「無印良品」を国内外で展開する良品計画は7月10日、2026年8月期第3四半期(2025年9月〜2026年5月)の連結決算を発表した。営業収益は前年同期比16.9%増の6907億8800万円、営業利益は36.0%増の808億2200万円、経常利益にあたる税引き前利益は42.5%増の823億9600万円、親会社株主に帰属する当期純利益は34.3%増の585億5300万円と、大幅な増収増益となった。あわせて2026年8月期通期の業績予想を上方修正した。

3四半期累計で利益4割増、稼ぐ力が向上

売上高にあたる営業収益が16.9%伸びたのに対し、本業のもうけを示す営業利益は36.0%増と、収益より利益の伸びが大きかった。売上高に占める営業利益の割合(営業利益率)は11.7%に高まり、値引きに頼らずに単価の高い商品を売る「稼ぐ力」が改善していることを示している。

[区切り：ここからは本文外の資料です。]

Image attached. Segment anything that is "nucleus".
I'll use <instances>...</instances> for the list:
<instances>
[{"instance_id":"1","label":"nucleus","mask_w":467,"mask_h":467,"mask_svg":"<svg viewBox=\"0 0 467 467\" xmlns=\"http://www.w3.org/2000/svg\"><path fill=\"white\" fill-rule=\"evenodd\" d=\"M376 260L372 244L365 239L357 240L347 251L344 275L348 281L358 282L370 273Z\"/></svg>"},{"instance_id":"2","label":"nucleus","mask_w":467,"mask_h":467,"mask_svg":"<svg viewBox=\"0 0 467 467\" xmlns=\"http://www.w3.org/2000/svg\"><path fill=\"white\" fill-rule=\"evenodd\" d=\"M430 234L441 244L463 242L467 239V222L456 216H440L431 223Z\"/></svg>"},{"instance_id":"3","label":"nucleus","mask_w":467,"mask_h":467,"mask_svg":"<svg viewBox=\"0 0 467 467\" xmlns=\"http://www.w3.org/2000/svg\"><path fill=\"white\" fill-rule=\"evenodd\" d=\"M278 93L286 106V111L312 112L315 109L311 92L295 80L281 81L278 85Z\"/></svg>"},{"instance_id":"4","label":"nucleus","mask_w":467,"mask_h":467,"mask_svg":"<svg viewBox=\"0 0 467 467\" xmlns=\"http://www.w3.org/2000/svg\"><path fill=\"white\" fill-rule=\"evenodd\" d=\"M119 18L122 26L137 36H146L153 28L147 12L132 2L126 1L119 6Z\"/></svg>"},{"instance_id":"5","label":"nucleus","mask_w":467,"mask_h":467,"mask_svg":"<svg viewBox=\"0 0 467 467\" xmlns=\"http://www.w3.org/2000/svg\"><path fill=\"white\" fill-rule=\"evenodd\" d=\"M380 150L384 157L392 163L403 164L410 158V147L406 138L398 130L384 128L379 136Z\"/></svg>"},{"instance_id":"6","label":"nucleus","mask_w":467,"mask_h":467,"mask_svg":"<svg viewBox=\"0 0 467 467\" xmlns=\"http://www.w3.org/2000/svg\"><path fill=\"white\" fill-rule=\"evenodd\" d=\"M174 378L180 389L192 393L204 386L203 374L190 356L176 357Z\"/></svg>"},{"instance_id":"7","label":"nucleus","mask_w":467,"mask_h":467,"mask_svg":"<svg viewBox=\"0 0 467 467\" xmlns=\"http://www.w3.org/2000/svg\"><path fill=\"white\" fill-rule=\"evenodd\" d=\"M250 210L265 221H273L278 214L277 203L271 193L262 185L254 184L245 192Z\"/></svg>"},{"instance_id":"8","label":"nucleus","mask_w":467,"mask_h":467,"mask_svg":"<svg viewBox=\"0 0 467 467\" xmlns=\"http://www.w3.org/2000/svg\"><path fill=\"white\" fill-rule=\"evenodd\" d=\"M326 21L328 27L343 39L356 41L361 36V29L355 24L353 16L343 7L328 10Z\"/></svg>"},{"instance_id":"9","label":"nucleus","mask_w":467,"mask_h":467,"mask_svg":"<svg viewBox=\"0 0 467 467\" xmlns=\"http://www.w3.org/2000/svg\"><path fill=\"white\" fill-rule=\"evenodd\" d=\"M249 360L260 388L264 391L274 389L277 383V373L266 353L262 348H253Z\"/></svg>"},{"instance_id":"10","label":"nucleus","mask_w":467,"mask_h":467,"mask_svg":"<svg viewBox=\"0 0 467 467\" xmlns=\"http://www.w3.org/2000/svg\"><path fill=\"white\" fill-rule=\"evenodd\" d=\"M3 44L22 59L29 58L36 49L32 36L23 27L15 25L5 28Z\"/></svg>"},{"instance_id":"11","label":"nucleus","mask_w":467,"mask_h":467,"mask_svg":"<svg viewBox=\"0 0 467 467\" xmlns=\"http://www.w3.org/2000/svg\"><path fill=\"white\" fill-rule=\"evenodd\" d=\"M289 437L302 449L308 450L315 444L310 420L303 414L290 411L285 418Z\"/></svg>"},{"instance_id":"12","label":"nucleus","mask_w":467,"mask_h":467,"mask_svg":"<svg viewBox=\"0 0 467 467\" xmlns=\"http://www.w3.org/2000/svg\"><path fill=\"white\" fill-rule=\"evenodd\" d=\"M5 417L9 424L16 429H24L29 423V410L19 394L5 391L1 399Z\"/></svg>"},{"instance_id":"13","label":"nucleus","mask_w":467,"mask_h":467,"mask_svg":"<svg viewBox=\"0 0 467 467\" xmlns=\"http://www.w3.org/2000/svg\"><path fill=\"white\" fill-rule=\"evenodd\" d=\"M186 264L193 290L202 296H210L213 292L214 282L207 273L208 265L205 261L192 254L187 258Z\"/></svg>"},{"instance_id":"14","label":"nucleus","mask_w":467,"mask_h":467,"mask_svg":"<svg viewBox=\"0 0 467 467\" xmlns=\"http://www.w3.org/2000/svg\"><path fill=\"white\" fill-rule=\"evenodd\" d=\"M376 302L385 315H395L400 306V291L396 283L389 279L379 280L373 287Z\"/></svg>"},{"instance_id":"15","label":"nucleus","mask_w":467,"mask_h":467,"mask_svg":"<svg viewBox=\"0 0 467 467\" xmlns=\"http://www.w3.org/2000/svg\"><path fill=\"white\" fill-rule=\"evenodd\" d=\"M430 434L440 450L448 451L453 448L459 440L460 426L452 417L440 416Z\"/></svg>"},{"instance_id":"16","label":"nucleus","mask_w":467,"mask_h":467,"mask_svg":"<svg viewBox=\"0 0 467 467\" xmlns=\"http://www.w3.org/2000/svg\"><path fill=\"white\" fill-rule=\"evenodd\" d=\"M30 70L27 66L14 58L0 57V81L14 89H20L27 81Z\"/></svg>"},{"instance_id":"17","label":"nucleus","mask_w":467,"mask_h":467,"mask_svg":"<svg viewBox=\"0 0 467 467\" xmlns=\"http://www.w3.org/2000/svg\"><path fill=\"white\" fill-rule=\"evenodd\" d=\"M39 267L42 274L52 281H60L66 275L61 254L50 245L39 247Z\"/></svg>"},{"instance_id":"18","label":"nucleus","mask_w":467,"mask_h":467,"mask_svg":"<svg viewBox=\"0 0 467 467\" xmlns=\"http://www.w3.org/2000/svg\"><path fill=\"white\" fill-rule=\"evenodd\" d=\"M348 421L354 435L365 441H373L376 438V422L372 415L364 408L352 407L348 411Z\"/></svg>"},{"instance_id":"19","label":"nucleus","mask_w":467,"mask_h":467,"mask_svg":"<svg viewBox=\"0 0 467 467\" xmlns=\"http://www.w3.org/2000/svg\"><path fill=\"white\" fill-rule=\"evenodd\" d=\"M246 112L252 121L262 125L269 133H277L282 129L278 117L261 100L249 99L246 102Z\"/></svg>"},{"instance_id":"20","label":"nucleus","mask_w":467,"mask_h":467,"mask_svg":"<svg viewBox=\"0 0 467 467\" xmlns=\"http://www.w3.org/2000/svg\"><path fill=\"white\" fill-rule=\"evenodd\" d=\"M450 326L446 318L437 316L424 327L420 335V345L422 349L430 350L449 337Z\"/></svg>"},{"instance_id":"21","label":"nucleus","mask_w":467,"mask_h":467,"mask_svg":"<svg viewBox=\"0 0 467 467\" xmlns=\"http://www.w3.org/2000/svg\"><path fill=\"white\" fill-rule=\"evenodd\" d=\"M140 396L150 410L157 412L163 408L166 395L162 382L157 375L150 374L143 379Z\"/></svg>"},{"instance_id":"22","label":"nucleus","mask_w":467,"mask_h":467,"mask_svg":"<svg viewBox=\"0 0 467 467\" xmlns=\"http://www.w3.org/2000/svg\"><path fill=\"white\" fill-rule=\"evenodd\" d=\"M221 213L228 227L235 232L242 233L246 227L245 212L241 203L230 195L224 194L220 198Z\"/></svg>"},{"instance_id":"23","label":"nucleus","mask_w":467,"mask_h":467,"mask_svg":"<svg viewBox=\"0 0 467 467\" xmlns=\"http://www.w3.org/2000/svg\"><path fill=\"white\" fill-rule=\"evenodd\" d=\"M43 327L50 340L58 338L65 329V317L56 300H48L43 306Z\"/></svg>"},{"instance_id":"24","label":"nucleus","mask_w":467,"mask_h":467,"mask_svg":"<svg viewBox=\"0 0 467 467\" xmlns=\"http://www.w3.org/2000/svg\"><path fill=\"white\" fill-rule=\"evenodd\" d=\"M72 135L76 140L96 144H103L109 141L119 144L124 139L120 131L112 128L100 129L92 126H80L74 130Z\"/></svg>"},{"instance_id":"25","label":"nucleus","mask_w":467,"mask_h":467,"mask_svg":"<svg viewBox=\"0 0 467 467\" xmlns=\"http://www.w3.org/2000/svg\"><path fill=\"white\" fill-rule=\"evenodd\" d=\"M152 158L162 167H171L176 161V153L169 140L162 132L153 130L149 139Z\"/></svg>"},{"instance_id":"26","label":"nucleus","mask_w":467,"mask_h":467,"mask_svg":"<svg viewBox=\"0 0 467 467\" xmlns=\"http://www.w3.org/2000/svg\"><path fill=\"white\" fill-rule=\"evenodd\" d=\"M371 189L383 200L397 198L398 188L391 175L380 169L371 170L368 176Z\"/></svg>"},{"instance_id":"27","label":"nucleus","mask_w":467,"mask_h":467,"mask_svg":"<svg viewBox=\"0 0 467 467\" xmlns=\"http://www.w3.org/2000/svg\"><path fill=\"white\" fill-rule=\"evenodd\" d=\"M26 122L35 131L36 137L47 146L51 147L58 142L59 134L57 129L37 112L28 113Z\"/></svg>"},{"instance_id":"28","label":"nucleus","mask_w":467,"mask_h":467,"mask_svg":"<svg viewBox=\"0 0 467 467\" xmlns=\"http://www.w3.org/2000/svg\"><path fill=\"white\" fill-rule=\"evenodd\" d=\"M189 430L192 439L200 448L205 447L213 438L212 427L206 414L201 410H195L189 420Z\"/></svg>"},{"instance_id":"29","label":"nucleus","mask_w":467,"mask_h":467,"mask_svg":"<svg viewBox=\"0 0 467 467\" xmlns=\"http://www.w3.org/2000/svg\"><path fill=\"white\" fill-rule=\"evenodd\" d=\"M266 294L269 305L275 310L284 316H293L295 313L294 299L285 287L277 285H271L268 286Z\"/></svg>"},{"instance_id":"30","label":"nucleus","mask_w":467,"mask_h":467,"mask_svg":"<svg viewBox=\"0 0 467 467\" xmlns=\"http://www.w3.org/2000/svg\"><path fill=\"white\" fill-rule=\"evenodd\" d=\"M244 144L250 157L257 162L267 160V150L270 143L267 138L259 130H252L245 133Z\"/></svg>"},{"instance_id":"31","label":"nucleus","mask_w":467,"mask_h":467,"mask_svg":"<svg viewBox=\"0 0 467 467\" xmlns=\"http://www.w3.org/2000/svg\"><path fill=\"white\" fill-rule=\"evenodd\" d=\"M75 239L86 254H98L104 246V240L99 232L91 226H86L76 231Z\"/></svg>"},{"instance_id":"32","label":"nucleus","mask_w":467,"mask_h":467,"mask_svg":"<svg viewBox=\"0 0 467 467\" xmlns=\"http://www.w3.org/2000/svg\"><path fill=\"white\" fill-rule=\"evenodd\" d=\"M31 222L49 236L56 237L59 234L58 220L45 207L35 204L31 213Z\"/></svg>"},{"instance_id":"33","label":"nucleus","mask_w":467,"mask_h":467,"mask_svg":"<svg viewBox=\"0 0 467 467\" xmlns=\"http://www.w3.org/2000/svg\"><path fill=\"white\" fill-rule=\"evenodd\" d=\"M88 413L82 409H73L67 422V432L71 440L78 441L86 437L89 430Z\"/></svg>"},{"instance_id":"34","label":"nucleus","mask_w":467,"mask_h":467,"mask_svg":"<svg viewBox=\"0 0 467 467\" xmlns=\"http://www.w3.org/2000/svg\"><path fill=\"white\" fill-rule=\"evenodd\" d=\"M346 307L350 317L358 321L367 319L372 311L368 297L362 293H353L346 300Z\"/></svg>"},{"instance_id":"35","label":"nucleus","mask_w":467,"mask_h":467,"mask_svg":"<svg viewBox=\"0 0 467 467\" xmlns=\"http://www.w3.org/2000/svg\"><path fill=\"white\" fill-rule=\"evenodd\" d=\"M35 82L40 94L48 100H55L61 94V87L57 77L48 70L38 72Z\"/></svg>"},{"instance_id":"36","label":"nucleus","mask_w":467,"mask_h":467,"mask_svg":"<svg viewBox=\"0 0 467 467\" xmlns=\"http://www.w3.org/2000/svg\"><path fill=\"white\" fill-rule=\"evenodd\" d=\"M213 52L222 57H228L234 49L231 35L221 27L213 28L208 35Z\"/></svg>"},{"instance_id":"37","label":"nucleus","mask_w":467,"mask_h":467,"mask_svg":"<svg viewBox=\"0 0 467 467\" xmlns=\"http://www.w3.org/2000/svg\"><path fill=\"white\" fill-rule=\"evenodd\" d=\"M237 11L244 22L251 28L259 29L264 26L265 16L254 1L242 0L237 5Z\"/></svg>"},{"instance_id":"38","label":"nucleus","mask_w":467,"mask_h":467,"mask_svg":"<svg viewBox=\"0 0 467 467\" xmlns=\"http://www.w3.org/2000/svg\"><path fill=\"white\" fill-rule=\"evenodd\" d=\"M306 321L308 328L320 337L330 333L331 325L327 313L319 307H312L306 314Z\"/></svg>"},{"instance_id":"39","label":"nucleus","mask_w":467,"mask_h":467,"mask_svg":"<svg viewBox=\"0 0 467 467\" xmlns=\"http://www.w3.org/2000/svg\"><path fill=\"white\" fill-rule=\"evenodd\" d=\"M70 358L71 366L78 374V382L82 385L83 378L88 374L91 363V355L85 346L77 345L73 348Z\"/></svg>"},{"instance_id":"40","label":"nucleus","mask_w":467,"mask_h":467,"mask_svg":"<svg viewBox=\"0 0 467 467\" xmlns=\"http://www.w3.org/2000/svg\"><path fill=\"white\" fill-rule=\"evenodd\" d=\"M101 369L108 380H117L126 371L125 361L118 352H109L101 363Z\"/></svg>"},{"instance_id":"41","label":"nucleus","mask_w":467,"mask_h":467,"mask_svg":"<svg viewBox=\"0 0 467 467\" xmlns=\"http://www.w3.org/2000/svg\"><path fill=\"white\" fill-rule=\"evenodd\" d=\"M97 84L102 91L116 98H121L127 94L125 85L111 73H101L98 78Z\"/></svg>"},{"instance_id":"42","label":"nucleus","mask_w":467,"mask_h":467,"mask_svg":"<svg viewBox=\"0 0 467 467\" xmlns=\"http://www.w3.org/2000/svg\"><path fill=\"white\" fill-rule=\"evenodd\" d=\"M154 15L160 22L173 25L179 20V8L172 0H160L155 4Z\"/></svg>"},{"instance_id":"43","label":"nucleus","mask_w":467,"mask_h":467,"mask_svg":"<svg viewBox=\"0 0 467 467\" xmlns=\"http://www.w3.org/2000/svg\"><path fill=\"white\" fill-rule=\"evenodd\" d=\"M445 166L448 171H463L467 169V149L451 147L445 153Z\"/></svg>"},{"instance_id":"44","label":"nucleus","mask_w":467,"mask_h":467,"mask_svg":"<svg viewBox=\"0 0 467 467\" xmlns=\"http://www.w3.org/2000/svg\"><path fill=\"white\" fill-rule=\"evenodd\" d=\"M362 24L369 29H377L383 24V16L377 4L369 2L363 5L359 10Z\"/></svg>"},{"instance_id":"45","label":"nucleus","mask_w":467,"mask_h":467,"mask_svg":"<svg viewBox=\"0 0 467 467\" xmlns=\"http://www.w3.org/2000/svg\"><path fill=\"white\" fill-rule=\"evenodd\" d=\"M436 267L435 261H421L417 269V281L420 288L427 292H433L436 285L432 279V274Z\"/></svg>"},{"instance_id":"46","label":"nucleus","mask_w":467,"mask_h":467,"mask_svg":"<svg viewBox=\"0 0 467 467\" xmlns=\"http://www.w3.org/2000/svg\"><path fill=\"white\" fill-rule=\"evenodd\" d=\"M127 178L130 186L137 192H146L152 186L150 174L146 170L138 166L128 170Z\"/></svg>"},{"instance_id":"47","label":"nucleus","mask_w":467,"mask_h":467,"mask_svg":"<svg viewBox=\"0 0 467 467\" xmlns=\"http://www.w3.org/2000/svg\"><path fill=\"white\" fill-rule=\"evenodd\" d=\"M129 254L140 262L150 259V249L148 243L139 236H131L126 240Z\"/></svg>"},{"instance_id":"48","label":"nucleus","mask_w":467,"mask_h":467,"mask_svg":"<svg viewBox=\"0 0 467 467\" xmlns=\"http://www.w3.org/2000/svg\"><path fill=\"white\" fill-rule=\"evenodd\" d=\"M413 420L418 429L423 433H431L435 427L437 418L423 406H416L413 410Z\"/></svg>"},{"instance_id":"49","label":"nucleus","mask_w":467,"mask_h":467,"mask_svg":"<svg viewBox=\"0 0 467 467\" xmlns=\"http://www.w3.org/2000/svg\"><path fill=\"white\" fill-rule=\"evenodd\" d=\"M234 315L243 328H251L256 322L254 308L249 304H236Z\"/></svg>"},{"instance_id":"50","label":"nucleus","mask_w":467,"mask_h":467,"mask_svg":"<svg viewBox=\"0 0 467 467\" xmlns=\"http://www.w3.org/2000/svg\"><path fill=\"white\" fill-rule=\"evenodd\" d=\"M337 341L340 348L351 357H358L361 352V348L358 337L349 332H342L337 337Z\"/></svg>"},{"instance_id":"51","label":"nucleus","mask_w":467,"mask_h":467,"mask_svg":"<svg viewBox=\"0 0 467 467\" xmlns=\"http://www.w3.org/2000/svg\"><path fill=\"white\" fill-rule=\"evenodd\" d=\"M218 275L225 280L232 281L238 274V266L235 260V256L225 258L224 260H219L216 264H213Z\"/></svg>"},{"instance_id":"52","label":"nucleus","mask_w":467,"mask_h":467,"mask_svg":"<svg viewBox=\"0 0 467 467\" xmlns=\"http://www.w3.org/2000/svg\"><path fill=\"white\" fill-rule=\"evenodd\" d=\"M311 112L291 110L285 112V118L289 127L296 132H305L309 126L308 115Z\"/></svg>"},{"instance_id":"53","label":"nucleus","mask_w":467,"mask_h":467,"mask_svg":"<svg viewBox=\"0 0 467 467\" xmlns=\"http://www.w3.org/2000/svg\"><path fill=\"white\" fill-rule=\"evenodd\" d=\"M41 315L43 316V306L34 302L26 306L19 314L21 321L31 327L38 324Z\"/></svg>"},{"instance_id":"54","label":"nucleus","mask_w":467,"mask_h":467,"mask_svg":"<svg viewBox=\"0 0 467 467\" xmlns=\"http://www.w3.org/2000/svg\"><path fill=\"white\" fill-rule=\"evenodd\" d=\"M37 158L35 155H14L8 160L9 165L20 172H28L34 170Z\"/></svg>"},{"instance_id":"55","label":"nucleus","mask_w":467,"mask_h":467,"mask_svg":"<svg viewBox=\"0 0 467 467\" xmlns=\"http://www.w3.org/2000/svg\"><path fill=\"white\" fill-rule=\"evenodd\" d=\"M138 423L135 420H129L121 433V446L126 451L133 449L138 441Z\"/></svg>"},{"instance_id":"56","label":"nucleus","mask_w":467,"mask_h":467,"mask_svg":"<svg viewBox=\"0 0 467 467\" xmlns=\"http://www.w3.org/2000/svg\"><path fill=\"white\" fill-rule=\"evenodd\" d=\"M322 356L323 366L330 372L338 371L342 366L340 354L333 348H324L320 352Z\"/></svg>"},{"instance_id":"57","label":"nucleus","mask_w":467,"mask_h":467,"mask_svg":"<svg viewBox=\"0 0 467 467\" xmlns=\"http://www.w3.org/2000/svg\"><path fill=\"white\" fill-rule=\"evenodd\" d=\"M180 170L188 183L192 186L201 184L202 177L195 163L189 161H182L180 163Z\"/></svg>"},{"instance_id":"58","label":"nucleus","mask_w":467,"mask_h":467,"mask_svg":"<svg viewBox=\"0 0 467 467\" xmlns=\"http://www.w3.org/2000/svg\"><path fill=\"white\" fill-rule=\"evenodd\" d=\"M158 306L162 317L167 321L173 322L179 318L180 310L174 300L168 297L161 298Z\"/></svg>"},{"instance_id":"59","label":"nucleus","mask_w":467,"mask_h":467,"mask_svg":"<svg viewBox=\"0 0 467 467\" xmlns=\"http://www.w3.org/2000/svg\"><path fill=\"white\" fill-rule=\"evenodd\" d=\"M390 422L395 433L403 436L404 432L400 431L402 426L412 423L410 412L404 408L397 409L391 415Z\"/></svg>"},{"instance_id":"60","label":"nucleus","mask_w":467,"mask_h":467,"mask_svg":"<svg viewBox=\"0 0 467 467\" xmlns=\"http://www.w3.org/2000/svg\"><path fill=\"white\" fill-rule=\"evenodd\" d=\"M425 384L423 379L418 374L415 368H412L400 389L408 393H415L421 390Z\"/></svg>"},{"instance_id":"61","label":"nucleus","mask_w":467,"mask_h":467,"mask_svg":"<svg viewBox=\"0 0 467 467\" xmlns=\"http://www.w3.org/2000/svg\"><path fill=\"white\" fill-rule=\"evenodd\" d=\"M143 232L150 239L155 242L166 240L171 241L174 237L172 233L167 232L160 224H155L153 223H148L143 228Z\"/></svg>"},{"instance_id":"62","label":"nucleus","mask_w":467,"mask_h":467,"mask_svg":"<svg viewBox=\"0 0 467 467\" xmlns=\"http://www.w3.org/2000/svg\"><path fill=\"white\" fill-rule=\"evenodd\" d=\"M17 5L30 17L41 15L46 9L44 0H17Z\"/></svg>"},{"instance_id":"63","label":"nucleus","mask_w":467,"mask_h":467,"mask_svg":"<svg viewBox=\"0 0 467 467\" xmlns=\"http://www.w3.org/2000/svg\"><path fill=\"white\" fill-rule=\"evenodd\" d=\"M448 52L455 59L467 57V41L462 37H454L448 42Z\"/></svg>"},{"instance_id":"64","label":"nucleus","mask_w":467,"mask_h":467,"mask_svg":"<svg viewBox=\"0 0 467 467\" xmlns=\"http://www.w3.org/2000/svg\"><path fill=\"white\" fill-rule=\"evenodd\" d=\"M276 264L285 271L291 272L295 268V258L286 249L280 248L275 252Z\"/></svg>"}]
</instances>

無印良品は衣料品や生活雑貨、食品などを手がける小売り大手で、シンプルなデザインと生活提案型の店づくりで知られる。近年は化粧品や食品といった消耗品の構成比を高めており、来店頻度の向上と粗利益率の底上げにつながっている。

通期予想を上方修正、過去最高益を上積み

良品計画は同日、通期予想を引き上げた。営業収益は従来予想から200億円多い9070億円(前期比15.6%増)、営業利益は90億円多い980億円(同32.7%増)、経常利益にあたる税引き前利益は110億円多い990億円(同36.9%増)、純利益は50億円多い670億円(同31.8%増)を見込む。いずれも過去最高となる水準で、期の途中で最高益予想をさらに上乗せした形だ。

業績予想の上方修正は、企業が期初に示した見通しを上回る好調さを受けて数字を引き上げる公表で、株式市場では好材料と受け止められることが多い。

中国など東アジアと国内衣料品が牽引

好調をけん引したのは、中国を中心とする東アジア事業だ。化粧品などの販売が想定を上回り、現地の店舗網拡大とあわせて利益を押し上げた。国内でも衣料品の販売が堅調に推移した。加えて、為替相場が想定より円安に振れたことが営業利益を約17億円押し上げた。海外で稼いだ利益を円に換算する際に、円安がかさ上げ要因として働いた。

小売り各社が国内市場の頭打ちに直面するなか、良品計画は東アジアを成長の軸に据える戦略を鮮明にしている。第4四半期以降も海外事業の伸びと利益率の改善を続けられるかが、通期での最高益達成に向けた焦点となる。